[Items in a dataset]
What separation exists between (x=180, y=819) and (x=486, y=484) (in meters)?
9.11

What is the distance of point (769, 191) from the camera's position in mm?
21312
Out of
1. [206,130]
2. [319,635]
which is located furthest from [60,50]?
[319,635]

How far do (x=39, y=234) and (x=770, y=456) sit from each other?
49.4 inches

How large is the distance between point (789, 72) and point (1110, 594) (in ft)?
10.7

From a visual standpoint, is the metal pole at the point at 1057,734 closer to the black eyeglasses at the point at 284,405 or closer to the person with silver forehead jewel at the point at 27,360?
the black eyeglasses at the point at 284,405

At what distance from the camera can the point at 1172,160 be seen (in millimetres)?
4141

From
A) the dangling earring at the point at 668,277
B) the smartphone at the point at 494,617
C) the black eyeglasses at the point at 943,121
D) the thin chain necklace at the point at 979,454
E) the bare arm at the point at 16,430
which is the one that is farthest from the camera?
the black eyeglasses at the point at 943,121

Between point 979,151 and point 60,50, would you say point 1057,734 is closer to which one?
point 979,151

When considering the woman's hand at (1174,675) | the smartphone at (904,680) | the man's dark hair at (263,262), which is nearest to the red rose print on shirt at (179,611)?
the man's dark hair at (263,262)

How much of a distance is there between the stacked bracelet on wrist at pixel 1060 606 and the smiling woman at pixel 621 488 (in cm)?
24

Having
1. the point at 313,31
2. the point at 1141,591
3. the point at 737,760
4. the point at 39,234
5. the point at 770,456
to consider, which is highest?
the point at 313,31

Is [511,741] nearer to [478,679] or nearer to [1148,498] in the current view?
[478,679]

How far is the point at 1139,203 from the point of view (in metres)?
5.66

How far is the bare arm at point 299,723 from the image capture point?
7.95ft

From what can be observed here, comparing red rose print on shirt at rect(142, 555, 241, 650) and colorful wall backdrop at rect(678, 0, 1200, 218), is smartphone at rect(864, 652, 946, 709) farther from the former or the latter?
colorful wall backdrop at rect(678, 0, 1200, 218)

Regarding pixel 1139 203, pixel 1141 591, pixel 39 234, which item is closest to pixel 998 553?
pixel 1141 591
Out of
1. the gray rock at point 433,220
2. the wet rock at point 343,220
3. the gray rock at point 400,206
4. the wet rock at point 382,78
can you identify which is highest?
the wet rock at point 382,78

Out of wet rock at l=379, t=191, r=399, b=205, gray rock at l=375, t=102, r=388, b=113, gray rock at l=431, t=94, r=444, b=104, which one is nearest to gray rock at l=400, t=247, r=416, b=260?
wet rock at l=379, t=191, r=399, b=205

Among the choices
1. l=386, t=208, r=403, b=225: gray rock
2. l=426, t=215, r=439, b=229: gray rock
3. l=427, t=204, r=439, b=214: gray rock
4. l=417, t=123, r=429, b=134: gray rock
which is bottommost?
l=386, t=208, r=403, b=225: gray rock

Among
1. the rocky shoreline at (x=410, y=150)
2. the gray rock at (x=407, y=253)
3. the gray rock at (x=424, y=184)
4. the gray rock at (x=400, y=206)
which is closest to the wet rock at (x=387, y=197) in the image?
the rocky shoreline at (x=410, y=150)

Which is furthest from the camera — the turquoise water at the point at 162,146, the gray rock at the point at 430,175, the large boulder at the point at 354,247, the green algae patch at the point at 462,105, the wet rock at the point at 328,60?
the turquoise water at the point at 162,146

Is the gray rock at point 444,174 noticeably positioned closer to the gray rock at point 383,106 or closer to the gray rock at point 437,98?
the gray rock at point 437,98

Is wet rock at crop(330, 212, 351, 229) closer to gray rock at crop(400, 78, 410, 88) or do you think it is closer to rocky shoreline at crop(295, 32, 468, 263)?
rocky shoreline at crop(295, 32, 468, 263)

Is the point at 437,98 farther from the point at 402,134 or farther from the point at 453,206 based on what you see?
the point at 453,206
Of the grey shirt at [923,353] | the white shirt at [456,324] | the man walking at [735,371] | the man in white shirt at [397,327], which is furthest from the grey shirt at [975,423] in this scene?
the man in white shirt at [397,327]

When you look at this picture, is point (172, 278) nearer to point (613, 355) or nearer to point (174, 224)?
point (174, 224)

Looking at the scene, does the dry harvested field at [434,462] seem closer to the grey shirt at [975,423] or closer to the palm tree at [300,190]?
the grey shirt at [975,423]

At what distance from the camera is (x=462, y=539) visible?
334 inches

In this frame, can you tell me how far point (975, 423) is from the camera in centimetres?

What needs to be done: Set down every line of the material above, unchanged.

Full response:
What separation exists between (x=180, y=819) and (x=486, y=484) (in meters)?
9.11

What is the distance of point (769, 191) from the camera's position in mm?
21312
Out of
1. [206,130]
2. [319,635]
which is located furthest from [60,50]?
[319,635]

How far do (x=39, y=234) and (x=770, y=456) sit from each other?
49.4 inches

How large is the distance between point (789, 72) and point (1110, 594) (in ft)?
10.7

From a visual standpoint, is the metal pole at the point at 1057,734 closer to the black eyeglasses at the point at 284,405 or closer to the person with silver forehead jewel at the point at 27,360?
the black eyeglasses at the point at 284,405

At what distance from the camera can the point at 1172,160 be seen (in millimetres)?
4141

From
A) the dangling earring at the point at 668,277
B) the smartphone at the point at 494,617
C) the black eyeglasses at the point at 943,121
D) the thin chain necklace at the point at 979,454
E) the bare arm at the point at 16,430
which is the one that is farthest from the camera?
the black eyeglasses at the point at 943,121

Between point 979,151 and point 60,50, would you say point 1057,734 is closer to which one?
point 979,151

When considering the woman's hand at (1174,675) | the smartphone at (904,680) | the man's dark hair at (263,262), which is nearest to the red rose print on shirt at (179,611)?
the man's dark hair at (263,262)

How much of a distance is there between the stacked bracelet on wrist at pixel 1060 606 and the smiling woman at pixel 621 488 (in cm)?
24

Having
1. the point at 313,31
2. the point at 1141,591
3. the point at 737,760
4. the point at 39,234
5. the point at 770,456
to consider, which is highest?
the point at 313,31

Is [511,741] nearer to [478,679] or nearer to [1148,498] in the current view?
[478,679]

How far is the point at 1139,203 from the point of view (in metres)?
5.66

How far is the bare arm at point 299,723 from the image capture point?
7.95ft

From what can be observed here, comparing red rose print on shirt at rect(142, 555, 241, 650) and colorful wall backdrop at rect(678, 0, 1200, 218), is smartphone at rect(864, 652, 946, 709) farther from the former or the latter?
colorful wall backdrop at rect(678, 0, 1200, 218)

Regarding pixel 1139 203, pixel 1141 591, pixel 39 234, which item is closest to pixel 998 553?
pixel 1141 591
Out of
1. the gray rock at point 433,220
2. the wet rock at point 343,220
3. the gray rock at point 400,206
4. the wet rock at point 382,78
can you identify which is highest?
the wet rock at point 382,78

Out of wet rock at l=379, t=191, r=399, b=205, gray rock at l=375, t=102, r=388, b=113, gray rock at l=431, t=94, r=444, b=104, which one is nearest to gray rock at l=400, t=247, r=416, b=260?
wet rock at l=379, t=191, r=399, b=205

Among the choices
1. l=386, t=208, r=403, b=225: gray rock
2. l=426, t=215, r=439, b=229: gray rock
3. l=427, t=204, r=439, b=214: gray rock
4. l=417, t=123, r=429, b=134: gray rock
which is bottommost?
l=386, t=208, r=403, b=225: gray rock

Among
1. the rocky shoreline at (x=410, y=150)
2. the gray rock at (x=407, y=253)
3. the gray rock at (x=424, y=184)
4. the gray rock at (x=400, y=206)
which is closest to the wet rock at (x=387, y=197) in the image?
the rocky shoreline at (x=410, y=150)

Which is furthest from the camera — the turquoise water at the point at 162,146, the gray rock at the point at 430,175, the large boulder at the point at 354,247, the green algae patch at the point at 462,105, the wet rock at the point at 328,60?
the turquoise water at the point at 162,146

Is the gray rock at point 444,174 noticeably positioned closer to the gray rock at point 383,106 or closer to the gray rock at point 437,98?
the gray rock at point 437,98

Is wet rock at crop(330, 212, 351, 229) closer to gray rock at crop(400, 78, 410, 88) or do you think it is closer to rocky shoreline at crop(295, 32, 468, 263)?
rocky shoreline at crop(295, 32, 468, 263)

Is the point at 437,98 farther from the point at 402,134 or farther from the point at 453,206 based on what you see?
the point at 453,206
Of the grey shirt at [923,353] | the white shirt at [456,324] | the man walking at [735,371] | the man in white shirt at [397,327], which is furthest from the grey shirt at [975,423] in this scene?
the man in white shirt at [397,327]

When you look at this picture, is point (172, 278) nearer to point (613, 355) or nearer to point (174, 224)?
point (174, 224)

Looking at the scene, does the dry harvested field at [434,462] seem closer to the grey shirt at [975,423] or closer to the palm tree at [300,190]?
the grey shirt at [975,423]

At what distance from the camera is (x=462, y=539) visible?
334 inches

In this frame, can you tell me how far point (975, 423) is from the camera in centimetres?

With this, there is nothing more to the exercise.